# Document excerpt:
──────────────────────────────
Although heavily layered, this passage, in fact, exemplifies its own method, acting metonymically so that a few scant phrases comprise the poet’s thought on the matter without having to reduce the tensile ambiguity of “defects inherent in a record of struggle.” In striking “a certain concordance of size,” Pound’s unique harmony among varying scales – the particular in harmony with the self, the grand sweep of things in harmony with the larger world outside the DTC, and the poet’s self in harmony with that world – The Pisan Cantos establish their literary place, regardless of some almost indecipherable passages. For (as Pound suggests) in the same way that a space as majestic as Piazza San Marco may be needed to realize the ambitious scope of Beethoven’s late music, so only in a poem writ as large as The Cantos is there sufficient room for an individual poet’s most intimate emotions. In fact, as Pound’s unique representation of Venice in canto 76 aptly illustrates, it is from the poem’s “pleasure in counterpoint” that we are drawn into its details. Yet once we enter that intimate world, we discover how Pound’s individual struggle is bound to our own larger, communal or global one. In other words, paradoxically, it is by virtue of the poem’s very candor that it finds its epic scope.
──────────────────────────────
# Recorded information:

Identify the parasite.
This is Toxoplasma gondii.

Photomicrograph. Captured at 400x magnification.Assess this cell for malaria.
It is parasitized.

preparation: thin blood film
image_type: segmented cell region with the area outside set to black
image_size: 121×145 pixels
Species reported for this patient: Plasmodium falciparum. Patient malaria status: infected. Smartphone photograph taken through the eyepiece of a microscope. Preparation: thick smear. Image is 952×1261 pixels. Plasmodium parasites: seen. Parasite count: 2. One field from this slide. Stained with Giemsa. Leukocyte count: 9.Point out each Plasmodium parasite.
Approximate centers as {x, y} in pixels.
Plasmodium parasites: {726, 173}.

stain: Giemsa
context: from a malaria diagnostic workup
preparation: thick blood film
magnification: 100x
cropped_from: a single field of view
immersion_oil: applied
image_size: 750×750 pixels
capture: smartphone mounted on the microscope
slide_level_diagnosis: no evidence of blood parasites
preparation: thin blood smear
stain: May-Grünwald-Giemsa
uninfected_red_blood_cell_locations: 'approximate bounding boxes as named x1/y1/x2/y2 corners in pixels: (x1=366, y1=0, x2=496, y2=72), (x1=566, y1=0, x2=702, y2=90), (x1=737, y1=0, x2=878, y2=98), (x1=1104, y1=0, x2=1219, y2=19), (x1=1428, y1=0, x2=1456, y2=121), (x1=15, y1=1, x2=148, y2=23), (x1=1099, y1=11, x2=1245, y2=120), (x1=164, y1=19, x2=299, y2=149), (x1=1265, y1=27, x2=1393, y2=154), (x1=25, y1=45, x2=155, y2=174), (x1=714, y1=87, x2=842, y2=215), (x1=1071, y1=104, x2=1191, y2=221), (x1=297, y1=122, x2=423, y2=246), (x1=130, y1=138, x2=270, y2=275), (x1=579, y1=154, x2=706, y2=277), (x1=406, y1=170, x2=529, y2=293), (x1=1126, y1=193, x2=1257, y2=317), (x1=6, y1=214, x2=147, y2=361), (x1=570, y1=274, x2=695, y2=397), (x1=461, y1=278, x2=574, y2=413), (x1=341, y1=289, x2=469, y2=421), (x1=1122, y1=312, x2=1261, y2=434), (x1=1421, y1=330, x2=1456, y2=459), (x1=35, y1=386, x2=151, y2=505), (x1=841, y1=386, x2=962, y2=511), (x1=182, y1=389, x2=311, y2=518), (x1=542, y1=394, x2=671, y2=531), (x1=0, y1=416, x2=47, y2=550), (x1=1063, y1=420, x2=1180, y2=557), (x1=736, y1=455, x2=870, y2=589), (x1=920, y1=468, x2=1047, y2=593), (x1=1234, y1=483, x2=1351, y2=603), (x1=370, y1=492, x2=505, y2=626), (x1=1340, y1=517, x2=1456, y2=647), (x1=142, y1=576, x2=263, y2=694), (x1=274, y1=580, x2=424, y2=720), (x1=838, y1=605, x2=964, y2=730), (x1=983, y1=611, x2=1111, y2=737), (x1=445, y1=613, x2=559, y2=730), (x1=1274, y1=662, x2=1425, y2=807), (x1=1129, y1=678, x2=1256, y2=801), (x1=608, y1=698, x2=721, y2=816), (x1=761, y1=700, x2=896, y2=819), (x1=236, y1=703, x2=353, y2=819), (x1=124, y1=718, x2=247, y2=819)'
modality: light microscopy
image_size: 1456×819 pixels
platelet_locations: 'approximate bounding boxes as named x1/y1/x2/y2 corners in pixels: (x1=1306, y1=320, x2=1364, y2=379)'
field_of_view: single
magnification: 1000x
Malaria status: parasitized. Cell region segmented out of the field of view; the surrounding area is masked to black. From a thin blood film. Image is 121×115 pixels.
──────────────────────────────
# Aim:
Retype the passage on Pound's Pisan Cantos in full, word for word.

# Final result:
Although heavily layered, this passage, in fact, exemplifies its own method, acting metonymically so that a few scant phrases comprise the poet’s thought on the matter without having to reduce the tensile ambiguity of “defects inherent in a record of struggle.” In striking “a certain concordance of size,” Pound’s unique harmony among varying scales – the particular in harmony with the self, the grand sweep of things in harmony with the larger world outside the DTC, and the poet’s self in harmony with that world – The Pisan Cantos establish their literary place, regardless of some almost indecipherable passages. For (as Pound suggests) in the same way that a space as majestic as Piazza San Marco may be needed to realize the ambitious scope of Beethoven’s late music, so only in a poem writ as large as The Cantos is there sufficient room for an individual poet’s most intimate emotions. In fact, as Pound’s unique representation of Venice in canto 76 aptly illustrates, it is from the poem’s “pleasure in counterpoint” that we are drawn into its details. Yet once we enter that intimate world, we discover how Pound’s individual struggle is bound to our own larger, communal or global one. In other words, paradoxically, it is by virtue of the poem’s very candor that it finds its epic scope.